Speaking at the International Hotel Investment Forum (IHIF) in Berlin last week, Khosrowshahi said Expedia has been lowering industry commissions over the last 10 years as its business grows.
“As we scale our fixed costs relative to demand, we want to make sure we pass on those economics not just to our shareholders but to our partners,” he said.
“We’ve been in the business for 20 years and we wouldn’t be without (our) partners… We don’t have thousands of people working in the field but we get to market the products of our partners and the partnership is growing.”
However, Khosrowshahi believed the industry must change its pricing structure, specifically unbundle its pricing the way airlines have unbundled airfare pricing, so prices won’t “differ wildly” when a customer books through a franchise, Expedia or Booking.com, etc, and so that the pricing would truly reflect its value.

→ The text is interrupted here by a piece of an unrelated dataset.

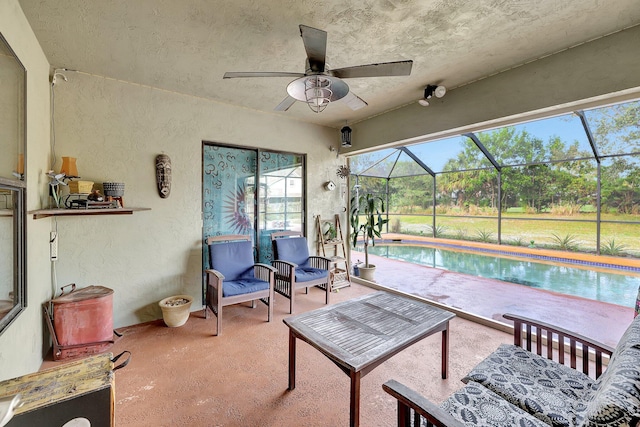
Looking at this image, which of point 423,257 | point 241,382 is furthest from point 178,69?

“I think the premier issue as it relates to commissions and brands is the pricing structure of the industry. It really hasn’t adjusted to the realities of the new economics of distribution. Airlines are de-bundling their products – seat, check-in bag, food, etc – into basic economy fares that are much cheaper.”
While fixed costs are down, Expedia is faced with enormous costs of going from a web to a platform company. “The market is consolidating and demand is consolidating into larger and larger platforms. We’ve gone from web company to a platform company and we have to essentially take in every single piece of travel inventory in the world – hotels, air, cars – and offer it in any way consumers want, website, mobile, WeChat, voice.